Atrial Fibrillation Clinical Trial
Official title:
Improving Anticoagulation Control in VISN 1
Over 100,000 VHA patients receive anticoagulants (blood thinners) each year to prevent blood clots (including strokes). Too much anticoagulation increases the risk of serious or even fatal bleeding, and too little anticoagulation fails to protect the patient against blood clots. VHA anticoagulation clinics vary widely on how much time their patients spend in the therapeutic range, the range within which they are protected from clots but not at excessive risk of bleeding. Anticoagulation clinics can improve anticoagulation control by following several relatively simple procedures, including following-up promptly when patients are out of range and focusing on educating and supporting patients with poor control. In this study, the investigators will promote these practices at the anticoagulation clinics of the New England VA region, with a goal of improving anticoagulation control.
Background: Over 100,000 VA patients receive oral anticoagulation (AC) each year to prevent
blood clots, including strokes. AC is safer and more effective when it is managed skillfully
and therefore well-controlled. AC control can be measured using percent time in therapeutic
range (TTR), the proportion of time when patients are sufficiently anticoagulated to prevent
clots but not excessively anticoagulated (which increases the risk of bleeding). The
investigators have shown that the anticoagulation clinics (ACCs) of the VA vary widely on
TTR, from 40% (very poor control) to 70% (excellent control). Improving TTR in the VA would
prevent thousands of adverse events, including strokes, major hemorrhages, and deaths. The
investigators have further investigated the structures and processes of care that contribute
to these wide disparities in TTR performance.

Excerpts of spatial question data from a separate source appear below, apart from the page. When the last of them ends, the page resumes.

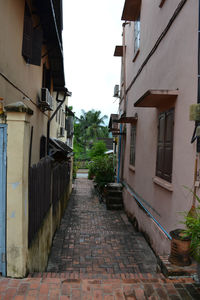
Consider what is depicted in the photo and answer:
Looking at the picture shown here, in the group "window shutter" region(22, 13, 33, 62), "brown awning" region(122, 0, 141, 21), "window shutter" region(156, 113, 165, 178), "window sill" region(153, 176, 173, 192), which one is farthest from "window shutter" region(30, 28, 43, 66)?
"window sill" region(153, 176, 173, 192)

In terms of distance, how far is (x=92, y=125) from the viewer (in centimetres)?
4131

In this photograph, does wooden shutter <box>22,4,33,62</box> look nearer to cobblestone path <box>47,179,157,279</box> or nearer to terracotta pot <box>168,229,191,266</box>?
cobblestone path <box>47,179,157,279</box>

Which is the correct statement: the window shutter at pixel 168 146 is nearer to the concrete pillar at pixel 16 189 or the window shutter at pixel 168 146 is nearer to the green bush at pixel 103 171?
the concrete pillar at pixel 16 189

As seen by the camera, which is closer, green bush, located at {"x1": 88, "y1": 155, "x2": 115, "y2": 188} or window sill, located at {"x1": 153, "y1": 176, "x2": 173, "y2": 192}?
window sill, located at {"x1": 153, "y1": 176, "x2": 173, "y2": 192}

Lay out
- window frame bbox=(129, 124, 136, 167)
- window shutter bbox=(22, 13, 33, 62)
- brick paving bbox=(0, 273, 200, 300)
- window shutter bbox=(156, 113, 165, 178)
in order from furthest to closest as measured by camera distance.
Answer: window frame bbox=(129, 124, 136, 167)
window shutter bbox=(22, 13, 33, 62)
window shutter bbox=(156, 113, 165, 178)
brick paving bbox=(0, 273, 200, 300)

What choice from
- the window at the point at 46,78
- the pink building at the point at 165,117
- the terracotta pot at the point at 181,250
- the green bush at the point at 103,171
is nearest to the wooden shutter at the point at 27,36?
the window at the point at 46,78

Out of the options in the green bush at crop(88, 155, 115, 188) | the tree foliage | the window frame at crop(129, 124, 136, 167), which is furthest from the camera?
the tree foliage

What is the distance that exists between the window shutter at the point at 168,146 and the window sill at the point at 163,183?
0.10 m

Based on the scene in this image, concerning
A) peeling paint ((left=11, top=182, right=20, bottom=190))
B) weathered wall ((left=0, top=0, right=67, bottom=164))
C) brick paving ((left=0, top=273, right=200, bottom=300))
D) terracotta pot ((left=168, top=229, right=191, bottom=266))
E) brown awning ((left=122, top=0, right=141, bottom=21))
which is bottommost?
brick paving ((left=0, top=273, right=200, bottom=300))

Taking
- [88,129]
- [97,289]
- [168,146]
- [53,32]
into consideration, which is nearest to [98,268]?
[97,289]

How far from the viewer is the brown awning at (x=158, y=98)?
14.3ft

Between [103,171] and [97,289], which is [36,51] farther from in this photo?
[103,171]

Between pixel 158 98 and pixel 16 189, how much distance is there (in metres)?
3.38

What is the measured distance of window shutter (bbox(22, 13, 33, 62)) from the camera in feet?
18.0
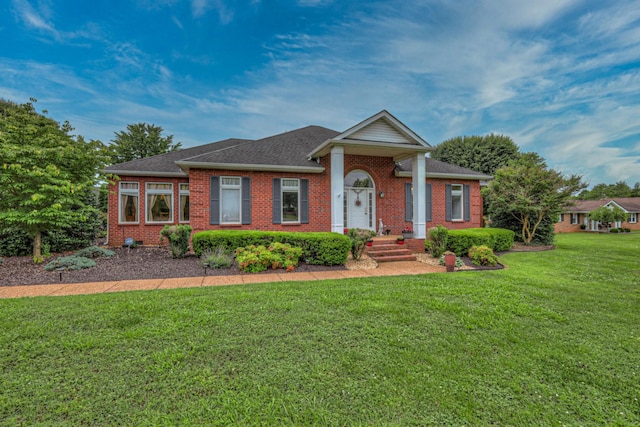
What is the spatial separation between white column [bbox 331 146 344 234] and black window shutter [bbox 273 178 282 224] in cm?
237

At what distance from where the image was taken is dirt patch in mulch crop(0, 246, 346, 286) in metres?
6.39

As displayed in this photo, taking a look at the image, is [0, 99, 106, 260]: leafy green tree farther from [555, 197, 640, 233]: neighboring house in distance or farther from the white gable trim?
[555, 197, 640, 233]: neighboring house in distance

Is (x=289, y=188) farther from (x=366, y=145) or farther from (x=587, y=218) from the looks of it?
(x=587, y=218)

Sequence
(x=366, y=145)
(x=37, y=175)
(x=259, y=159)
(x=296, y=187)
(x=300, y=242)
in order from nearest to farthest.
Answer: (x=37, y=175) → (x=300, y=242) → (x=366, y=145) → (x=259, y=159) → (x=296, y=187)

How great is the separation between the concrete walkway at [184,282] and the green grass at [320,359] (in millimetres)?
663

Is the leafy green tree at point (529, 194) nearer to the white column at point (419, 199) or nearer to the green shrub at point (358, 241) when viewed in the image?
the white column at point (419, 199)

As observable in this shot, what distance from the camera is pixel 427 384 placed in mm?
2521

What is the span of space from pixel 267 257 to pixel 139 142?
25005mm

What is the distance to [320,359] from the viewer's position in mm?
2918

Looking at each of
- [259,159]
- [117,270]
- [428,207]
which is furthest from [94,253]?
[428,207]

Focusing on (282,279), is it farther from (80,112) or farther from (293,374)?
(80,112)

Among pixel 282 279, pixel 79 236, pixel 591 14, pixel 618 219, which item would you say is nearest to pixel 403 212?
pixel 282 279

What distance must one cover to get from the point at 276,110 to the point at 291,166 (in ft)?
27.6

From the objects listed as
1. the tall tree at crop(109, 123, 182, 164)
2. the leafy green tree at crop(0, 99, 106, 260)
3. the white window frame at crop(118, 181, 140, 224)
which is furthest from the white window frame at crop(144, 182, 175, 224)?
the tall tree at crop(109, 123, 182, 164)
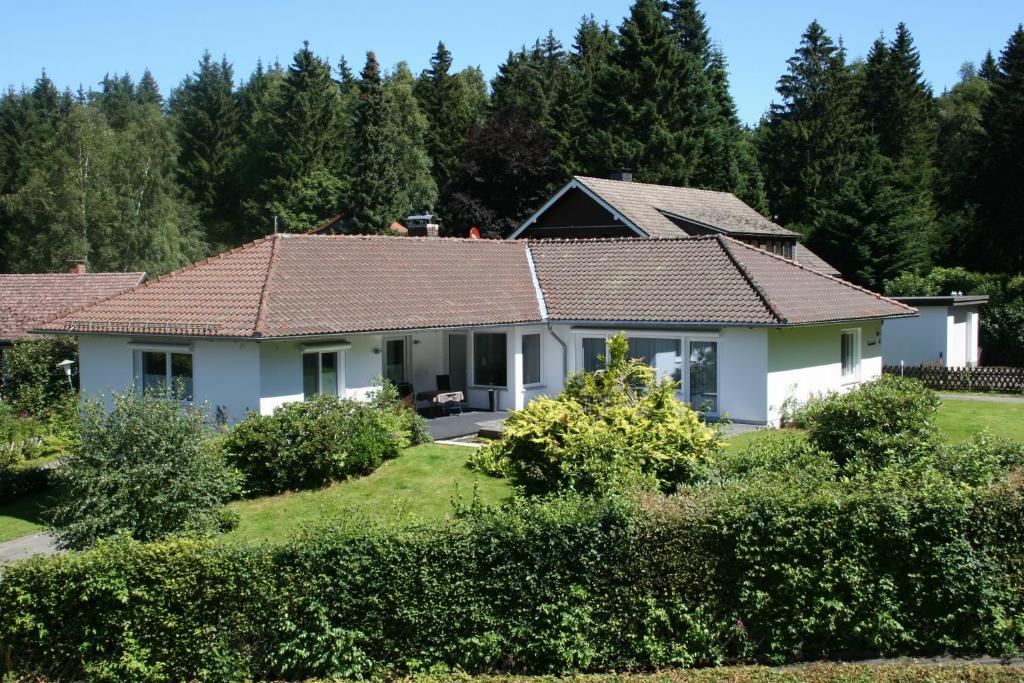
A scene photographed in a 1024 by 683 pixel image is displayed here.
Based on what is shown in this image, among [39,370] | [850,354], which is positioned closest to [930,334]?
[850,354]

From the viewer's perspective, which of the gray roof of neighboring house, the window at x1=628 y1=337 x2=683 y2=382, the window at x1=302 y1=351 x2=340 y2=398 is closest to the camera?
the window at x1=302 y1=351 x2=340 y2=398

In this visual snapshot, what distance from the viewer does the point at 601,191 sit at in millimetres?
40250

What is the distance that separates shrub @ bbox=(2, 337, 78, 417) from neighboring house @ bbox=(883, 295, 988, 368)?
28.7 m

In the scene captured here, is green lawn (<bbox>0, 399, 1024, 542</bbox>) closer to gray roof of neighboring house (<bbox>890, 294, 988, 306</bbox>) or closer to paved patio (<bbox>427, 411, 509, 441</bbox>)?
paved patio (<bbox>427, 411, 509, 441</bbox>)

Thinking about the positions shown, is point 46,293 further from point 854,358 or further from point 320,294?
point 854,358

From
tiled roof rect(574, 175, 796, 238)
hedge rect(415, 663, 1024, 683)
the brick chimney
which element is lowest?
hedge rect(415, 663, 1024, 683)

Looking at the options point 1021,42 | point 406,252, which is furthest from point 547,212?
point 1021,42

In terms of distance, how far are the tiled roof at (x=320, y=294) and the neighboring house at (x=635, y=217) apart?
34.1ft

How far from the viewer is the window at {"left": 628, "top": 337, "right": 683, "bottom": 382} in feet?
84.7

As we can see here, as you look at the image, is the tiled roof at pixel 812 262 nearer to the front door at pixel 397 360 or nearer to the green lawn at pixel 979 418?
the green lawn at pixel 979 418

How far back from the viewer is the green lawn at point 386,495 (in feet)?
56.1

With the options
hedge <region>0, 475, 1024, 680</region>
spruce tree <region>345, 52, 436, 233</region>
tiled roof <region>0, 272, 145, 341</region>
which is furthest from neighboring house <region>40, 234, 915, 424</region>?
spruce tree <region>345, 52, 436, 233</region>

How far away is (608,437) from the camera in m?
15.1

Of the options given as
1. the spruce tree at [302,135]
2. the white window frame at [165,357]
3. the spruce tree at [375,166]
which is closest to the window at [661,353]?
the white window frame at [165,357]
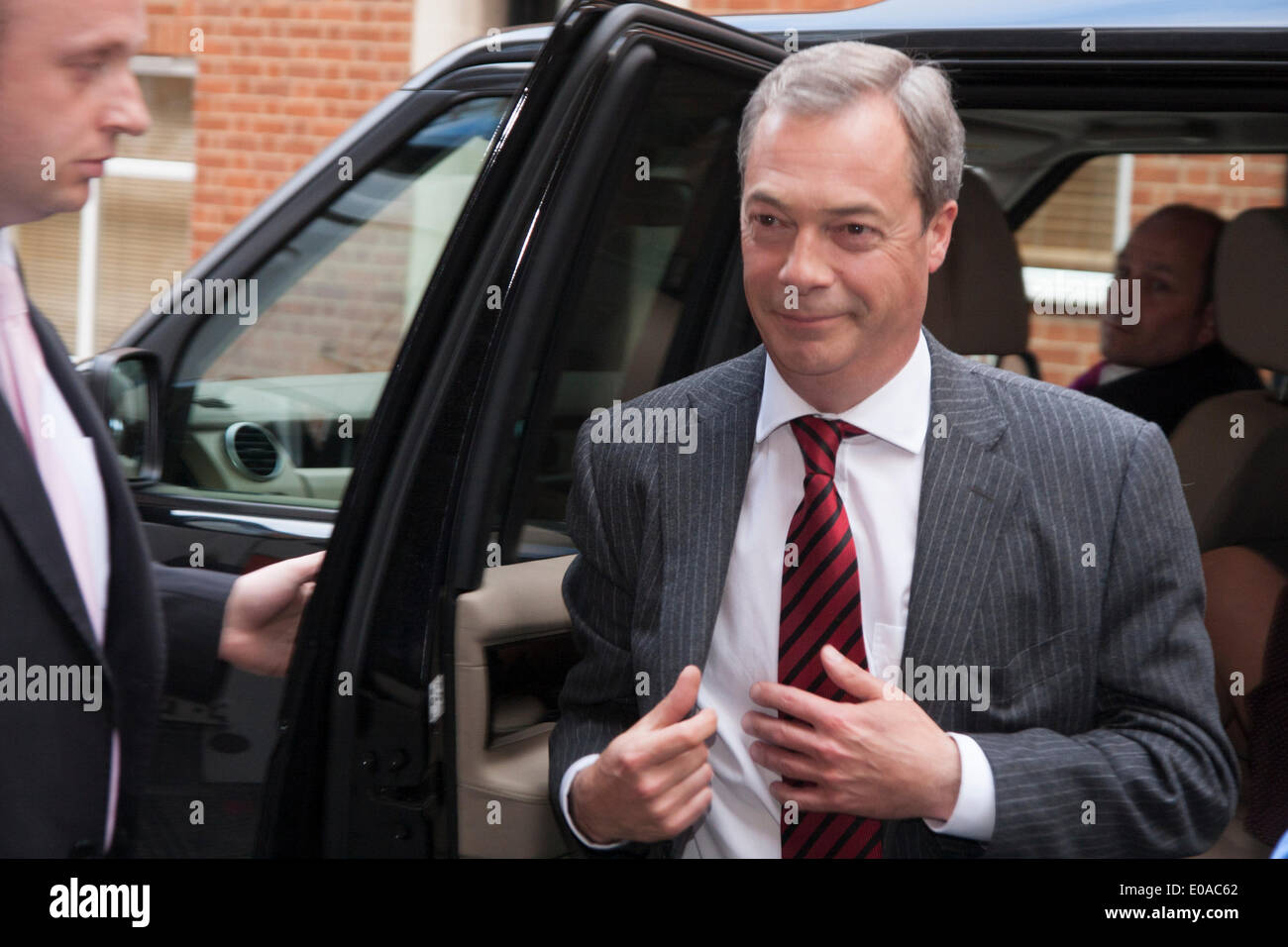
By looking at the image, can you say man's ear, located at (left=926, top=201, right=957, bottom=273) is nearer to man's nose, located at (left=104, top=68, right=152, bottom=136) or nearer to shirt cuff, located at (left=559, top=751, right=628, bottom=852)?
shirt cuff, located at (left=559, top=751, right=628, bottom=852)

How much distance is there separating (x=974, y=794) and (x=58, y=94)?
1.11 m

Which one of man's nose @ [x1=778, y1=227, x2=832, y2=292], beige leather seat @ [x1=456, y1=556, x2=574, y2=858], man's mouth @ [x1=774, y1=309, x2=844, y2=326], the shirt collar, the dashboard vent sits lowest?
beige leather seat @ [x1=456, y1=556, x2=574, y2=858]

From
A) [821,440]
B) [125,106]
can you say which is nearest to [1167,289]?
[821,440]

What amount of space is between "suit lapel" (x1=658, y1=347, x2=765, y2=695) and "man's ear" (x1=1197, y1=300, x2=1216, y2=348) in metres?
1.72

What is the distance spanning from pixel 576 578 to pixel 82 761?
704mm

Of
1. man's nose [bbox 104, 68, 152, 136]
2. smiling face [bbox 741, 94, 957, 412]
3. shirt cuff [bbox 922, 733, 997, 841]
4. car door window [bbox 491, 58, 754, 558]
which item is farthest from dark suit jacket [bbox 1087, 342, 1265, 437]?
man's nose [bbox 104, 68, 152, 136]

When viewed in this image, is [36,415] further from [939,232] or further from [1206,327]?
[1206,327]

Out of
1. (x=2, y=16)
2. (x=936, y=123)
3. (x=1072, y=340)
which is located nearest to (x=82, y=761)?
(x=2, y=16)

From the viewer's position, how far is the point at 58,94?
3.87 feet

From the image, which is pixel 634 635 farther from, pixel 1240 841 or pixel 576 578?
pixel 1240 841

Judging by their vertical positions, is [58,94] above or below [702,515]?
above

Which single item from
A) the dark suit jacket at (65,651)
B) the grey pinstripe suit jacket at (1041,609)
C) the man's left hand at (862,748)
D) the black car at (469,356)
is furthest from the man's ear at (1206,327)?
the dark suit jacket at (65,651)

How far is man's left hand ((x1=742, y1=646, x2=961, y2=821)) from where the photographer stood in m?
1.57
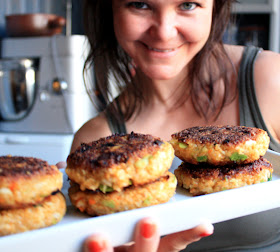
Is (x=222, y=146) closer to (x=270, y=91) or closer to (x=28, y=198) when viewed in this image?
(x=28, y=198)

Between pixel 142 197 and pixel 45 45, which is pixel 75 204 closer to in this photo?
pixel 142 197

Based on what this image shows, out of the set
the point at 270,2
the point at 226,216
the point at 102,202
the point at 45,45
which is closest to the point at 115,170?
the point at 102,202

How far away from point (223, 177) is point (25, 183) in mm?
458

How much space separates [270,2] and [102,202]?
131 inches

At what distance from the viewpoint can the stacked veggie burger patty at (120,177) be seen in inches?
24.8

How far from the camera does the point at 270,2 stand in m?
3.33

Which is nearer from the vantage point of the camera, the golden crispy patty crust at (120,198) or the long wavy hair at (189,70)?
the golden crispy patty crust at (120,198)

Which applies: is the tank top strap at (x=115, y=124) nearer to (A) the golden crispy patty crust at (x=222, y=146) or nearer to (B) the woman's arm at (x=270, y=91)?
(B) the woman's arm at (x=270, y=91)

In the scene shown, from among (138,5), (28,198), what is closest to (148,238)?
(28,198)

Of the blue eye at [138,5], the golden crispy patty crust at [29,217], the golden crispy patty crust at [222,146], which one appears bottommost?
the golden crispy patty crust at [29,217]

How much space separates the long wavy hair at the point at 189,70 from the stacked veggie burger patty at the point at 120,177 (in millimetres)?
912

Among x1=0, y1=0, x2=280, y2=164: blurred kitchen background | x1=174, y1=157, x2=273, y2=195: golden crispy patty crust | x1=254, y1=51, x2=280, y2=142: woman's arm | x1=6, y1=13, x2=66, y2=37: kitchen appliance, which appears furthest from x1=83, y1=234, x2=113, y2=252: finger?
x1=6, y1=13, x2=66, y2=37: kitchen appliance

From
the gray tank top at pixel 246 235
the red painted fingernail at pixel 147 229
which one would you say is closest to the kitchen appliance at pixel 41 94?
the gray tank top at pixel 246 235

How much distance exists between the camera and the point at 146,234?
59cm
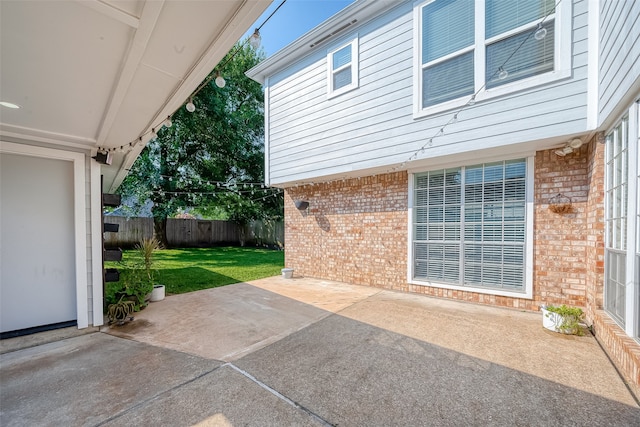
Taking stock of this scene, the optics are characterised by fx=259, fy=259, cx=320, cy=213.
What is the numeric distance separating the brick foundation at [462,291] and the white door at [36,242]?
15.5ft

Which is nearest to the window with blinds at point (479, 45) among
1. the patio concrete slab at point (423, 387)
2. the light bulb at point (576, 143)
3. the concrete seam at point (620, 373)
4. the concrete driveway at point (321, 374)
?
the light bulb at point (576, 143)

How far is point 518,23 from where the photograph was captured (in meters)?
3.79

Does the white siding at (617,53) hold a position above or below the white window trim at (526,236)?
above

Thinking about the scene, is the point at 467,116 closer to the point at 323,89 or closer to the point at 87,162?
the point at 323,89

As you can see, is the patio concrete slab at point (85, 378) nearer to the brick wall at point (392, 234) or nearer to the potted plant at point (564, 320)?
the brick wall at point (392, 234)

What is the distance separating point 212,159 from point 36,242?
10820 millimetres

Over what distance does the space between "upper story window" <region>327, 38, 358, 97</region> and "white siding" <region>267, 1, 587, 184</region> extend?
15 centimetres

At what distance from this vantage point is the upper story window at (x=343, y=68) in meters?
5.46

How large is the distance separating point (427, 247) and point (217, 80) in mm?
4579

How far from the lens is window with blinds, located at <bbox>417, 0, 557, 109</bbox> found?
145 inches

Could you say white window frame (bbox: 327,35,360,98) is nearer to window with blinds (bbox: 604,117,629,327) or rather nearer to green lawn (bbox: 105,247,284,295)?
window with blinds (bbox: 604,117,629,327)

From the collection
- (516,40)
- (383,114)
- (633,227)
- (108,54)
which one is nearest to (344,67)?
(383,114)

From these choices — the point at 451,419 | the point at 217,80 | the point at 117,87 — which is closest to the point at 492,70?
the point at 217,80

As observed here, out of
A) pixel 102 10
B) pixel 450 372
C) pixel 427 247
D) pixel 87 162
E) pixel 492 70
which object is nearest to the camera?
pixel 102 10
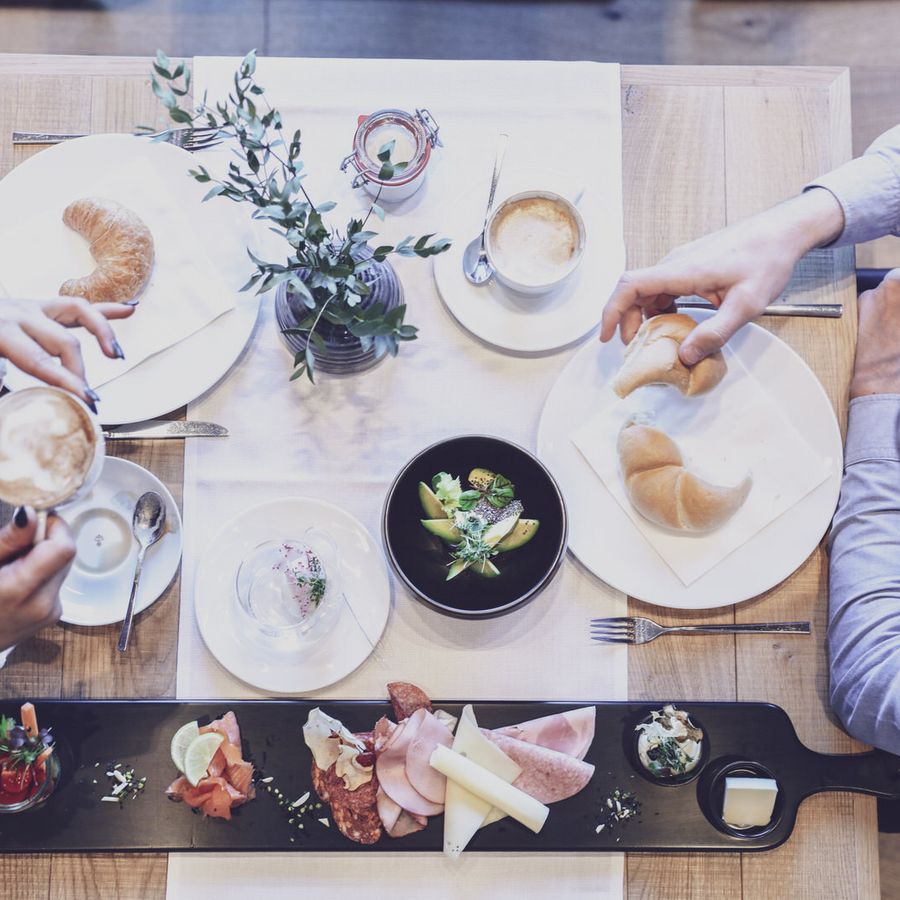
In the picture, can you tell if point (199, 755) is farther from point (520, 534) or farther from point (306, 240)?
point (306, 240)

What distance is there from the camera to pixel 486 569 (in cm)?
136

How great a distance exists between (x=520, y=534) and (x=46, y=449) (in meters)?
0.68

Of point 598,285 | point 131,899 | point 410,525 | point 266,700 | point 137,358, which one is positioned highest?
point 598,285

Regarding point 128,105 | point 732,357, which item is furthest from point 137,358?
point 732,357

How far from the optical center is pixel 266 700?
1367mm

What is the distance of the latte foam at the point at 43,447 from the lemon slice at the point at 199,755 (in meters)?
0.44

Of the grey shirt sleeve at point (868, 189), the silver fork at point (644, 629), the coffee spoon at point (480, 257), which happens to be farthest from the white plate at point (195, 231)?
the grey shirt sleeve at point (868, 189)

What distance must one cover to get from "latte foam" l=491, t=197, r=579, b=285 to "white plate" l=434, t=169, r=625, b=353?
49 mm

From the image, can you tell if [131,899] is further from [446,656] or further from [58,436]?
[58,436]

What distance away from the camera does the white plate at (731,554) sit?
1383 mm

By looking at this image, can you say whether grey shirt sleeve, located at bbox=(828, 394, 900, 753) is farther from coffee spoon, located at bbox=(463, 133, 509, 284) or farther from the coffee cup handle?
the coffee cup handle

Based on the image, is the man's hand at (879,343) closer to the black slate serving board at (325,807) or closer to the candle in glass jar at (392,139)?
the black slate serving board at (325,807)

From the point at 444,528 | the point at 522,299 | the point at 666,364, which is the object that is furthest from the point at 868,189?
the point at 444,528

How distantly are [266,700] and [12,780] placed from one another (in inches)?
14.6
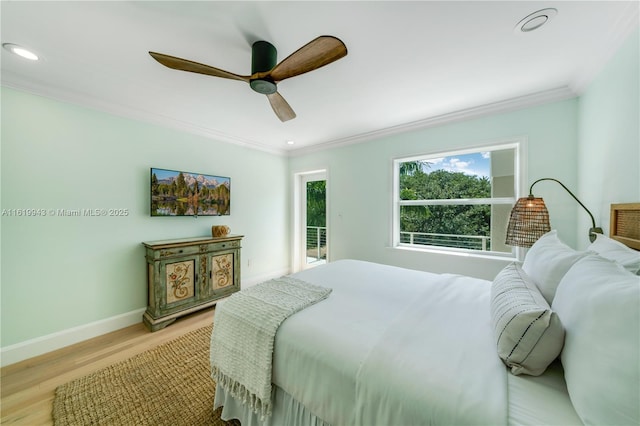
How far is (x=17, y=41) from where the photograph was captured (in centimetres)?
154

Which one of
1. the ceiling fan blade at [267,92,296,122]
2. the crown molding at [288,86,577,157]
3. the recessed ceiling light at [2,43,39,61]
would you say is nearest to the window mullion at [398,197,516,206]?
the crown molding at [288,86,577,157]

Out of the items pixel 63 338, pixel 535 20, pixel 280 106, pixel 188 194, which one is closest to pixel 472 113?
pixel 535 20

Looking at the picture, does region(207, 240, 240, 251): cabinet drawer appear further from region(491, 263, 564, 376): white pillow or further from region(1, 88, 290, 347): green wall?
→ region(491, 263, 564, 376): white pillow

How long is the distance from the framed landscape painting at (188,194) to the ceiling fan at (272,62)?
5.68 feet

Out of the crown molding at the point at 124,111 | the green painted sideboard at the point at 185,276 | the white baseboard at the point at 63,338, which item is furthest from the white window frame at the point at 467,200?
the white baseboard at the point at 63,338

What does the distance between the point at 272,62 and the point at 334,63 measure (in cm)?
51

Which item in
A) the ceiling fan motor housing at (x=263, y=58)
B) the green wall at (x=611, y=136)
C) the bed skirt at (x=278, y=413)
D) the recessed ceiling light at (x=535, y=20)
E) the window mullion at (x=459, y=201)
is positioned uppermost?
the recessed ceiling light at (x=535, y=20)

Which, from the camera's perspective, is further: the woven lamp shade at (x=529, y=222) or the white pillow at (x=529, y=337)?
the woven lamp shade at (x=529, y=222)

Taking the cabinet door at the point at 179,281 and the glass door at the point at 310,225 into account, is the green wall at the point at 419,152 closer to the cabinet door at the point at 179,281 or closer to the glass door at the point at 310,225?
the glass door at the point at 310,225

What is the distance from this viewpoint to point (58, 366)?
1938 millimetres

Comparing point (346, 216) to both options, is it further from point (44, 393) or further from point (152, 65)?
point (44, 393)

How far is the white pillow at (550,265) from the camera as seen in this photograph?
3.64 ft

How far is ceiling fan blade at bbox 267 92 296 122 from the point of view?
5.93 ft

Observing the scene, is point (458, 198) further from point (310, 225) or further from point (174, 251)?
point (174, 251)
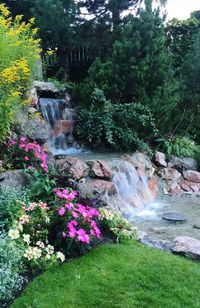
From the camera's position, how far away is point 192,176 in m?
9.70

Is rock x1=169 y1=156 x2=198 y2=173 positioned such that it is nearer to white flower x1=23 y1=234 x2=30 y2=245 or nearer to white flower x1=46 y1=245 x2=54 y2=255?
white flower x1=46 y1=245 x2=54 y2=255

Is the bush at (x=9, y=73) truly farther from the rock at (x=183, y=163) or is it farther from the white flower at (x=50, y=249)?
the rock at (x=183, y=163)

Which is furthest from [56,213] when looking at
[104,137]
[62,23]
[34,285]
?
[62,23]

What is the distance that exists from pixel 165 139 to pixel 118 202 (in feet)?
13.0

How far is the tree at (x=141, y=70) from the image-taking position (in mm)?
9898

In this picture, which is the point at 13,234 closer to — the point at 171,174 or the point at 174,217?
the point at 174,217

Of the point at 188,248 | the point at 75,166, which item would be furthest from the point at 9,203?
the point at 75,166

Objectives: We applied proven methods to change provider behavior. The goal was to facilitate
the adoption of these evidence-based practices in order to improve TTR in VISN 1. We utilized
educational outreach, audit and feedback, internal facilitation, and external facilitation to
promote improvements in three evidence-based processes of care; namely, follow-up within 7
days after deranged INR values, minimizing loss to follow-up, and use of guideline concordant
INR targets.
Methods: Our clinician-focused intervention used a Dashboard to measure site-level TTR and
processes of care and an Algorithm for routine AC management. Both the Dashboard and the
Algorithm are concrete representations of our main evidence-based recommendations to improve
AC management. We promoted their use through quarterly visits to the sites, at which we
delivered audit and feedback and educational outreach, and also provided external
facilitation to address ways to improve these performance measures. Our main outcome was
change in site TTR over time, which was compared between VISN 1 and non-VISN 1 sites using an
interrupted time series. Secondary outcomes included site-level changes in processes of
anticoagulation care (measured using automated data). We used a difference-in-differences
(DID) model to examine changes in anticoagulation control, measured as percent time in target
range (TTR), as well as process measures, and compared VISN 1 sites to 116 VA sites located
outside VISN 1. The pre-intervention period was from 5/1/10-5/1/13, while the
post-intervention period was from 5/2/13-5/10/16.